Oyó un viejo cacareo y miró a su abuela, sentada junto a la señora Tewksbury, una dama mayor también, pero de ningún modo una octogenaria. No podía tener más de setenta. Tenía cabello blanco hilado con mechones marrón suave, un dulce rostro redondo con pocas arrugas. Parecía totalmente imperturbable, y la mayor sorpresa de todas… parecía agradarle inmensamente a su abuela. Ni cinco minutos después de haberse conocido, Jason las había oído gritándose en la salita. Nunca antes había escuchado que otra persona devolviera los gritos a su abuela. Se quedó clavado en su sitio.

Su abuela zarpó de la salita algunos minutos más tarde, lo vio allí parado y le ofreció una dulce sonrisa. Él la abrazó.
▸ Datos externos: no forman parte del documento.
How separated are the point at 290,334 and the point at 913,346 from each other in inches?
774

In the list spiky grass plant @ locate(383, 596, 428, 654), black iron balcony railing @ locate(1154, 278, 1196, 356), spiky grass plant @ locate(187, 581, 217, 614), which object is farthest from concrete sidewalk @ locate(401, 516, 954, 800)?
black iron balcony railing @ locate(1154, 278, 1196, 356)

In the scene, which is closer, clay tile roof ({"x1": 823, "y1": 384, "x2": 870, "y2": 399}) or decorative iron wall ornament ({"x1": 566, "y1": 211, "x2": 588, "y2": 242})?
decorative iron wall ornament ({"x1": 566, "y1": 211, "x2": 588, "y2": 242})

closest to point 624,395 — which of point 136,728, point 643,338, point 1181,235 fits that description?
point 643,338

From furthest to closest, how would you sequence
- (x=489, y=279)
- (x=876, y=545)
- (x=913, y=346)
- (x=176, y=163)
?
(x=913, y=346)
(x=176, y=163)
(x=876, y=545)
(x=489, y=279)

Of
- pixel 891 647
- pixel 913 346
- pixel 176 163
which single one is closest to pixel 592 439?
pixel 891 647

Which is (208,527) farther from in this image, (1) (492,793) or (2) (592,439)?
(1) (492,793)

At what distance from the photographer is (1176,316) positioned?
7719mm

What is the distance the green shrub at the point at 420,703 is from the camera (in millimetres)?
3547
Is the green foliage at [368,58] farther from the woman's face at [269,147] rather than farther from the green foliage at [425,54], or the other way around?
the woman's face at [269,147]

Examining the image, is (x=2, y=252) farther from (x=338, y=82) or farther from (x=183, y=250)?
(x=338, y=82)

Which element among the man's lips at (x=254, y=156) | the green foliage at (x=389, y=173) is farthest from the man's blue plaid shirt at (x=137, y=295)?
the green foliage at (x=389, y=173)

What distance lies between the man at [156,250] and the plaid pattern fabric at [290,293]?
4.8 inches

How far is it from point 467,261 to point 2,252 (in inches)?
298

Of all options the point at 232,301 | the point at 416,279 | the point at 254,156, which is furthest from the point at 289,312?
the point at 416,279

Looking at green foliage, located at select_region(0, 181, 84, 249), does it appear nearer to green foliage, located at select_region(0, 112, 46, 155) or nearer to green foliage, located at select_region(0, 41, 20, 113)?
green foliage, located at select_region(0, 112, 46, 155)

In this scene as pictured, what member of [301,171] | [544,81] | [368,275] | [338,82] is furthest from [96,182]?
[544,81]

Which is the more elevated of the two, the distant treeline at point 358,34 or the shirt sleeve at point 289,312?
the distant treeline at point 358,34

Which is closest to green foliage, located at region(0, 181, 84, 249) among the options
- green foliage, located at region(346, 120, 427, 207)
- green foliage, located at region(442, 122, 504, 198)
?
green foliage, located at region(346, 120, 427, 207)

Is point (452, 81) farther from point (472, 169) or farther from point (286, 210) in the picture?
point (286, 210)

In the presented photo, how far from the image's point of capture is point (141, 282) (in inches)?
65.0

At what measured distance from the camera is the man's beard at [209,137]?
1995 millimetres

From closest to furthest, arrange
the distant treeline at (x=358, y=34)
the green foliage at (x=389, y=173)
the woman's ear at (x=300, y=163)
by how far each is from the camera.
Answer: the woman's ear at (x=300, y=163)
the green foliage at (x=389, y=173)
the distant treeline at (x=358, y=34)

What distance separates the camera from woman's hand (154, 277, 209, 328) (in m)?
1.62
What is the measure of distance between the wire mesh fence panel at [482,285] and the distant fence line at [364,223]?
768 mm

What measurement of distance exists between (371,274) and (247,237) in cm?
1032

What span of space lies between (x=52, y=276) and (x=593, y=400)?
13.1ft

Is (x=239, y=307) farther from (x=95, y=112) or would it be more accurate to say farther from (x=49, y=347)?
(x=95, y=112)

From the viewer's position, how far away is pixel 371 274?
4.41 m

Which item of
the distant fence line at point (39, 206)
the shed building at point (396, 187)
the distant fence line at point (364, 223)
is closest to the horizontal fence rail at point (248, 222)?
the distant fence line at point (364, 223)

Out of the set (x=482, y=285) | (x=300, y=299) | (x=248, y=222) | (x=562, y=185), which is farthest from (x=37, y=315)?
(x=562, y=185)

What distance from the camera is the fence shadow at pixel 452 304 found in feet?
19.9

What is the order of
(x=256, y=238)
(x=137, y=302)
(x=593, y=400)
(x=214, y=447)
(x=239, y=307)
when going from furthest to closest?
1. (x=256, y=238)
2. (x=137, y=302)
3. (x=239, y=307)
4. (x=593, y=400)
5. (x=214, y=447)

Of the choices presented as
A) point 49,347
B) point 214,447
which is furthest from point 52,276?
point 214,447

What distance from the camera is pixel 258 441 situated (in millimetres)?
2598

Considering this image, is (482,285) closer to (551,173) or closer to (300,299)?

– ¿No te agrada la señora Tewksbury, abuela?

Ella se apartó de él y le palmeó la mejilla.

– ¿Angela? Creo que tiene buen ingenio, muchachito. Puedes llamar a Horace. Deseo ir a casa ahora y hablar con la cocinera. Angela irá a cenar.

La voz de James lo trajo de regreso.

– Me agrada Angela. Nunca sabes lo que va a salir de su boca. Creó que fascina a la abuela, y viceversa.

– Es un milagro -dijo su madre, abrazando a ambos aunque Jason estaba mojado y sucio, y James sólo sucio.

Dio un paso atrás y levantó el rostro hacia el cielo, con los ojos cerrados y los labios moviéndose.

– Madre, ¿qué estás haciendo?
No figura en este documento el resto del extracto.